Spatial Indexing and Quadtrees

This post is going to be me breaking down and trying t understand this blog post (done by Nick) about Spatial indexing with Quadtrees and Hilbert Curves.  Hopefully I can learn how this algorithm would be useful for terrain and environment representation.  I have a few ideas currently, but I’d like to break down and understand the algorithm first.

Spatial Database’s and Spacial Indices

In order to understand what a spatial index is, we need to know what a spatial database (WIKI) is.  A spatial database is essentially a collection of data that stores points, lines and polygons and any other object data.  Simple terms: databases that store information related to objects in space.  Many databases feature the following functionality:

  • Spatial Measurements: Distance between points
  • Spatial Functionality: Modify existing features while creating new ones
  • Spatial Predicates: Allows for binary/(true/false) queries like, “is there a boss located in that cave 1km from here?”
  • Constructor Functions: Creates new features in the database with an SQL query specifying the vertices (node points) that create lines.  If the first and last vertex are connected (first and last vertex are identical) the feature will be a polygon
  • Observer Functions: Queries that return specific information like the location of the center of a circle

[ASIDE] SQL – Structured Query Language that is designed for managing data in rational database management systems
[ASIDE] SQL Queries – Queries which retrieve data based on specific criteria.  Most important element in SQL

Spatial Queries

Spatial indices are used by the spatial database to make faster queries.
These queries are essentially functions with the following template: functionName (parameter(s)) : return type

Types of queries:

  • Distance(geometry, geometry) : number
  • Equals(geometry, geometry) : boolean
  • Disjoint(geometry, geometry) : boolean
  • Intersects(geometry, geometry) : boolean
  • Touches(geometry, geometry) : boolean
  • Crosses(geometry, geometry) : boolean
  • Overlaps(geometry, geometry) : boolean
  • Contains(geometry, geometry) : boolean
  • Length(geometry) : number
  • Area(geometry) : number

Quadtrees

Trees. OH NO! I personally hated my class on algorithms and data structure’s, except for the part on trees.  Trees were simple to understand and they were related to the more interesting computer animation algorithms (Skeletal Animation, global vs local transformations).  Trees are simply data structures of linked nodes.

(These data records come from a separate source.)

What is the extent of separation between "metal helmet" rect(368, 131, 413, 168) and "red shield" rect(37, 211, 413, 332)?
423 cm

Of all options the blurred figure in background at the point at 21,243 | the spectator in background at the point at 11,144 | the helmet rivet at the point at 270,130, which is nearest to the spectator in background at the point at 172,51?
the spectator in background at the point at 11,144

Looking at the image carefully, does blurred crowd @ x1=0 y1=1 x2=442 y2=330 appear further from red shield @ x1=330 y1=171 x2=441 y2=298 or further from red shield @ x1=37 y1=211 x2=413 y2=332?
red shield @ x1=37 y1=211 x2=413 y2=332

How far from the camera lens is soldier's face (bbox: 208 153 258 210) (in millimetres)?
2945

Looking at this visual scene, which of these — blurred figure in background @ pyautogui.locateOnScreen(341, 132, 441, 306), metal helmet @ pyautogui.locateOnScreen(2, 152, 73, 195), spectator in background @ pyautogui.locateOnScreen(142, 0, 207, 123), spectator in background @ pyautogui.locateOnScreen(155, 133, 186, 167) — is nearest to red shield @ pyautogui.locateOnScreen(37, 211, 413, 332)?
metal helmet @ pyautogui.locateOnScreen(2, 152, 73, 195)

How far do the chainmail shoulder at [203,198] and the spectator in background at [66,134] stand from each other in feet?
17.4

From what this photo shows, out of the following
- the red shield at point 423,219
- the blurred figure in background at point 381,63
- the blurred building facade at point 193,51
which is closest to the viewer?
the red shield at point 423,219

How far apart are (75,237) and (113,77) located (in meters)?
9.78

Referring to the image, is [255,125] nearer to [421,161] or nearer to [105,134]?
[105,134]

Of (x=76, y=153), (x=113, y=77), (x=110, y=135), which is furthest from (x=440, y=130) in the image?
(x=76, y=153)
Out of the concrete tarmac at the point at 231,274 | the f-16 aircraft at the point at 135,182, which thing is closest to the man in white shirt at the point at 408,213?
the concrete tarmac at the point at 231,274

So quadtrees are used as a form of spatial indexing.  They are a special type of tree where each internal node has exactly 4 children.  They are heavily used in partitioning 2D space by recursively subdividing it into four quadrants and regions.

This is an example of a 2D quadtree. Ignore the points for now if they confuse you. They are just point data.  This is to show how a quadtree divides an indexed area

Nick describes the quadtree very well on his blog.  Each node in the tree is represented by a bounding box covering a part of the space that in indexed, the root node would be covering the entire area.  Each node is either a leaf node with one or more indexed points, but with no children.  If it is an internal node then it has exactly 4 children, one for each quadrant obtained by diving the area covered in by half on each axes.  This next picture should make things a bit more clear:

Representation of how a quadtree is structured internally

To query a quadtree is very simple.  Since we have a good graphical representation of our quadtree we are essentially dealing with intersecting areas.  We know that the root encompasses the entire area of the quadtree, and each child is a subsection of that.  So to query, we need to examine each child node and see if the area inside that quadrant intersects with our current query.  Once we encounter a leaf node is when we have to search each entry within that area to see if it intersects with the query area.  Then you simply return it if it does.

Geohashing and Hilbert Curves

Both of these are ways of not using the quadtree to recursively look up through the tree, but rather use different methods of querying.

The order in which geohashing visits each quad
The order in which a hilbert curve visits each quad

Summary

Nick goes into a lot more detail in the geohashing and hilbert curve methods, if you are so inclined to learn more about them, click here.  However, as a game developer quadtrees and spatial databases make me think of maps in games.  Ways of representing them (mini-maps) or ways of maybe organizing our scene managers in ogre?  Who knows, but now that I am more familiar with the quadtree data structure I am sure my team an I can think of many ways to implement this useful data structure in our game.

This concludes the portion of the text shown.